Singaporean swimmer (born 1996)

Quah Zheng Wen (柯正文 (Kē Zhèngwén); born 29 September 1996) is a Singaporean professional swimmer who specialises in individual medley, backstroke, butterfly and freestyle events.

==Education==
Quah was educated at Anglo-Chinese School (Independent) and had achieved 43 points out of a possible 45 for his IB Diploma.

After completing his IB Diploma Programme, Quah was accepted into the Yong Loo Lin School of Medicine at the National University of Singapore, but chose to defer his studies. He subsequently went on to enroll at the University of California, Berkeley in 2017, before graduating in 2021 with a degree in Molecular Cell Biology (Neurobiology Subcategory).
= = = = =
◆ QUESTIONS
1/ Answer these questions from the Quah Zheng Wen biography:
(a) On what date was Quah Zheng Wen born?
(b) How many points did he achieve for his IB Diploma?
(c) In what year did he graduate from the University of California, Berkeley?
2/ Rewrite the part of the Quah Zheng Wen biography starting at "Singaporean swimmer (born" and ending at "Biology (Neurobiology Subcategory).", replacing "defer" with "postpone".
3/ Please continue the Quah Zheng Wen biography from where it stops.

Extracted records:
= = = = =
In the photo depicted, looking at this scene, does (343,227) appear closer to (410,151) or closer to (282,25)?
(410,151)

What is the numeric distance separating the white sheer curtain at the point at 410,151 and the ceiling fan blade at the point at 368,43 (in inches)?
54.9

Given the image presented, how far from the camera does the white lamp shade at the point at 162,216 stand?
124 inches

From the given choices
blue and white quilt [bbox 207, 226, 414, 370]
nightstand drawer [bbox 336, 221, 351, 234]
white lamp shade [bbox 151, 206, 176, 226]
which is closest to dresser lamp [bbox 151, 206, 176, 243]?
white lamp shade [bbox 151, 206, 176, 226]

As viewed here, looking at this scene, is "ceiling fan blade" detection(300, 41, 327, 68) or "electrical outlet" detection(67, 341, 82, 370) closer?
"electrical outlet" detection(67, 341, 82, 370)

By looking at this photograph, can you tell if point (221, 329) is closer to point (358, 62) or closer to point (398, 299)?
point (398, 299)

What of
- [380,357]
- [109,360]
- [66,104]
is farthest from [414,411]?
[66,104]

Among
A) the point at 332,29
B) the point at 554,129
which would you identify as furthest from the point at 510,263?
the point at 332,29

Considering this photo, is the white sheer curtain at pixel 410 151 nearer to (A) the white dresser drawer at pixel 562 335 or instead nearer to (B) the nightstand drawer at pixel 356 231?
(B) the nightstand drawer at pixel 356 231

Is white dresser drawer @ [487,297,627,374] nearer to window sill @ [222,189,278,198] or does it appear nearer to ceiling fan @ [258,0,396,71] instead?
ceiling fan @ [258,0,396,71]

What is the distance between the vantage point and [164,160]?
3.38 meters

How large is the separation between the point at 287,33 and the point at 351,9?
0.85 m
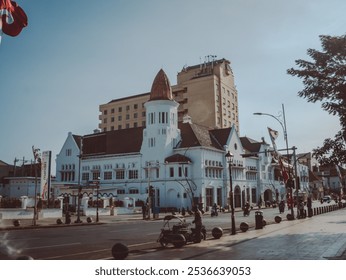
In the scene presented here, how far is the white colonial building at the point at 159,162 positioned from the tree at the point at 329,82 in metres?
37.7

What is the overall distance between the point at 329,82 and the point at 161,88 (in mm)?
44695

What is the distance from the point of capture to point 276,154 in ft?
97.1

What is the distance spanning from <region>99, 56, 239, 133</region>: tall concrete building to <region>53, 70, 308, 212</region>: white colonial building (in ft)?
19.0

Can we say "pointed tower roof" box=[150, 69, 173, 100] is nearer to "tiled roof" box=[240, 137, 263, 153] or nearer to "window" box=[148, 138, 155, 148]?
"window" box=[148, 138, 155, 148]

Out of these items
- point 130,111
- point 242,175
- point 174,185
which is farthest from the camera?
point 130,111

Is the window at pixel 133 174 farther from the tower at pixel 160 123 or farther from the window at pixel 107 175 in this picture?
the window at pixel 107 175

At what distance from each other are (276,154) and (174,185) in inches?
1044

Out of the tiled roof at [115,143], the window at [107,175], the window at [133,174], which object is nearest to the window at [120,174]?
the window at [107,175]

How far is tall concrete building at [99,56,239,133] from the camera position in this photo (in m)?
64.2

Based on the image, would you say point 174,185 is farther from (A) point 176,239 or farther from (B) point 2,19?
(B) point 2,19

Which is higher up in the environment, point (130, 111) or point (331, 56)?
point (130, 111)

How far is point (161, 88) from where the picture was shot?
186ft

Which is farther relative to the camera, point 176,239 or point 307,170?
point 307,170
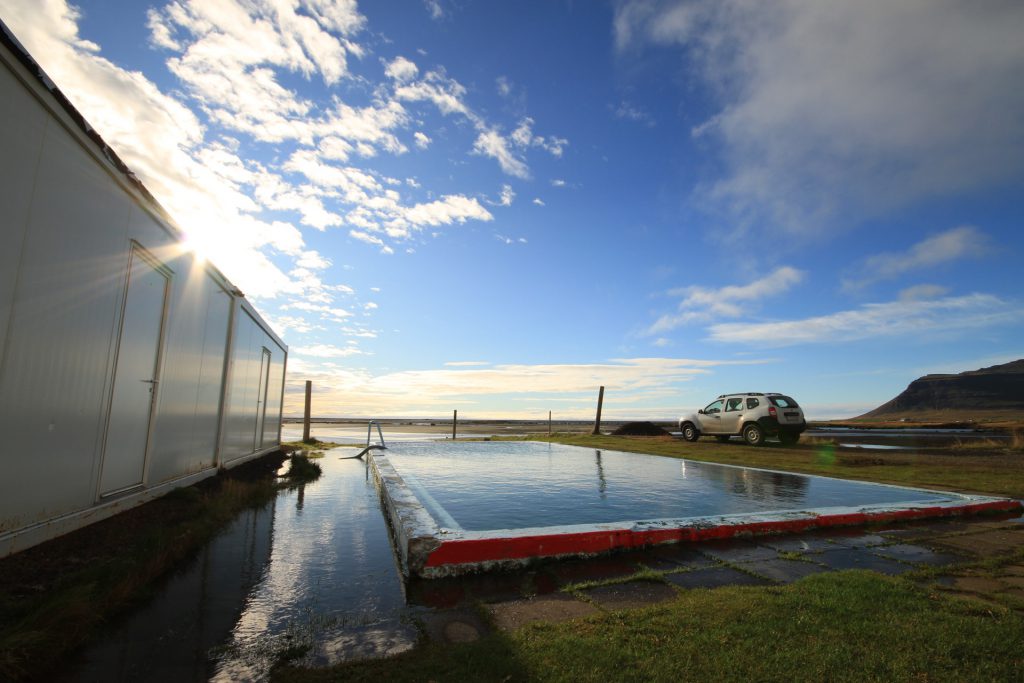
= = = = =
◆ RESULTS FOR THE EXERCISE
1/
(a) 29 September 1996
(b) 43 points out of a possible 45
(c) 2021

2/
Singaporean swimmer (born 1996)

Quah Zheng Wen (柯正文 (Kē Zhèngwén); born 29 September 1996) is a Singaporean professional swimmer who specialises in individual medley, backstroke, butterfly and freestyle events.

==Education==
Quah was educated at Anglo-Chinese School (Independent) and had achieved 43 points out of a possible 45 for his IB Diploma.

After completing his IB Diploma Programme, Quah was accepted into the Yong Loo Lin School of Medicine at the National University of Singapore, but chose to postpone his studies. He subsequently went on to enroll at the University of California, Berkeley in 2017, before graduating in 2021 with a degree in Molecular Cell Biology (Neurobiology Subcategory).

3/
==Swimming career==
In June 2012, he set a national record in the 200 m individual medley. At the 2012 Summer Olympics he finished 33rd overall in the heats in the Men's 400 metre individual medley and failed to reach the final. Quah was Singapore's flag bearer for the 2013 Asian Youth Games. He won three individual gold medals and a silver medal at the 200 m backstroke, 200 m butterfly, 200 m individual medley and 200 m freestyle events respectively. He won the team silver and bronze medals at the 4 × 100 m freestyle relay and 4 × 100 m medley relay events.

At the 2015 Southeast Asian Games held in Singapore, Quah took part in 12 events, winning seven golds, four silvers and a bronze. He broke six Games records – three individual and three relays. In the men's 4 × 100 m medley relay which consisted of Quah, Joseph Schooling, Clement Lim and Lionel Khoo, the team finished the race in 3:38.25, erasing the old record of 3:41.35 set in 2011.

At the 2016 Rio Olympics, Quah achieved a personal best time in 200 meters butterfly in the heats. He was the first male Singaporean to qualify for a semifinal berth at an Olympics swim competition. He is one of two Singaporean male swimmers to have qualified for two semi-final berths at the Olympics.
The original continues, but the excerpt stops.